* **WHAT THIS TASK INVOLVES**: Return, word for word, the passage of the 1971 240Z forum thread below that begins at the words "## 240ZT (May" and stops after "modded Z is nada.".

* **EXTRACTED TEXT**:
=== Begin Enclosure ===

# 1971 240Z questions



## Guest (May 17, 2003)

My neighbor has a 71 240Z with a 280Z engine...I think. Anyway, its an I-6 intercooled turbo. He says it puts down about 300hp. The car is set up for racing, but hasn't run in 2 years. He's going to replace the wiring harness, then sell it. He wants 10 grand. Is it worth it? The car is in pretty nice shape, has a roll bar and everything. Not much of an interior.


----------



## David B (May 15, 2003)

I'm not an expert, but I have never seen one for that kind of price.

There is a 78 FS in the classifieds for $3,300. (it's my car I sure wish his was worth that much then maybe I could get back what I have invested in mine.


----------



## Guest (May 18, 2003)

Okay, thanks. I think the guy wants too much for his stuff. He has a 97 vette and he wants 25 for it, but the seats are worn through and it isn't a low mileage car.

I can't afford it anyway, but it is a nice car. Did they come with fiberglass hoods? It has a pin-on viper style fiberglass hood with the louvers.


----------



## David B (May 15, 2003)

No glass hood, but if he has used it as a racer there are no telling what kinds of mods he's done. I like mods, purists don't


----------



## Guest (May 18, 2003)

I'd race it anyway. If I bought it I'd keep my Mustang on the street.


----------



## 240ZT (May 9, 2003)

10 grand is pretty high. Hard to say what is worth without knowing the details on the mods. 4 - 7 grand would be a be better figure. He can't expect to get all his money back on what he spent on the car.


----------



## Winterz (Jun 3, 2003)

This guy's drunk, unless he's got 20k worth of mods. 

Only pay what you're willing to spend for a racing car. Collector value on a highly modded Z is nada. 

Now if it was a cherry 71 with 45k miles, zero mods, and 4 speed....then you'd probably be close to 10k.

Keyword: cherry.

-W


----------

=== End Enclosure ===

* **DATA BLOCK**:
=== Begin Enclosure ===

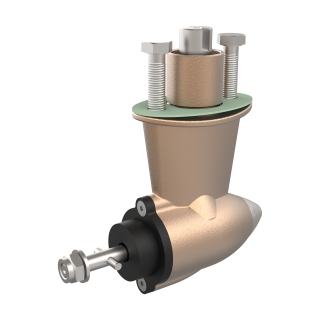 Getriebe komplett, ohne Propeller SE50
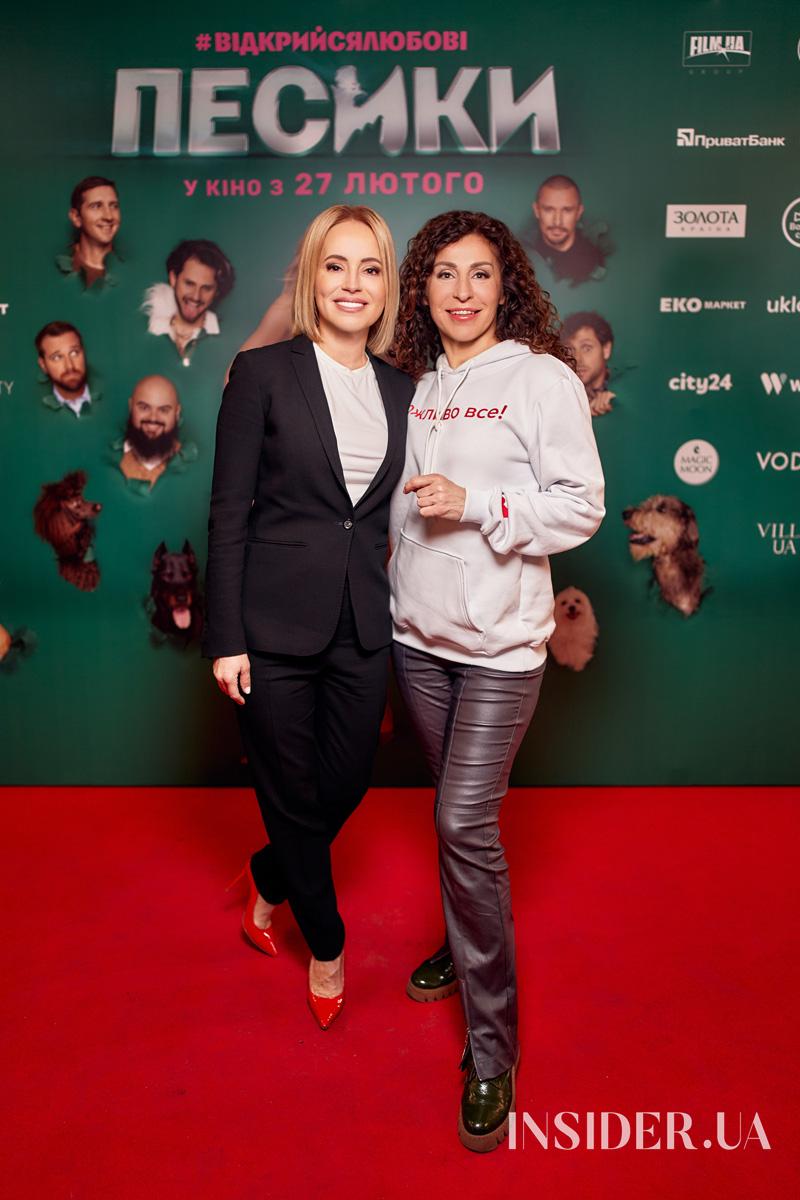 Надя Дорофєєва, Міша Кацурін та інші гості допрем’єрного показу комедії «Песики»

=== End Enclosure ===

* **TASK ANSWER**:
## 240ZT (May 9, 2003)

10 grand is pretty high. Hard to say what is worth without knowing the details on the mods. 4 - 7 grand would be a be better figure. He can't expect to get all his money back on what he spent on the car.


----------



## Winterz (Jun 3, 2003)

This guy's drunk, unless he's got 20k worth of mods. 

Only pay what you're willing to spend for a racing car. Collector value on a highly modded Z is nada.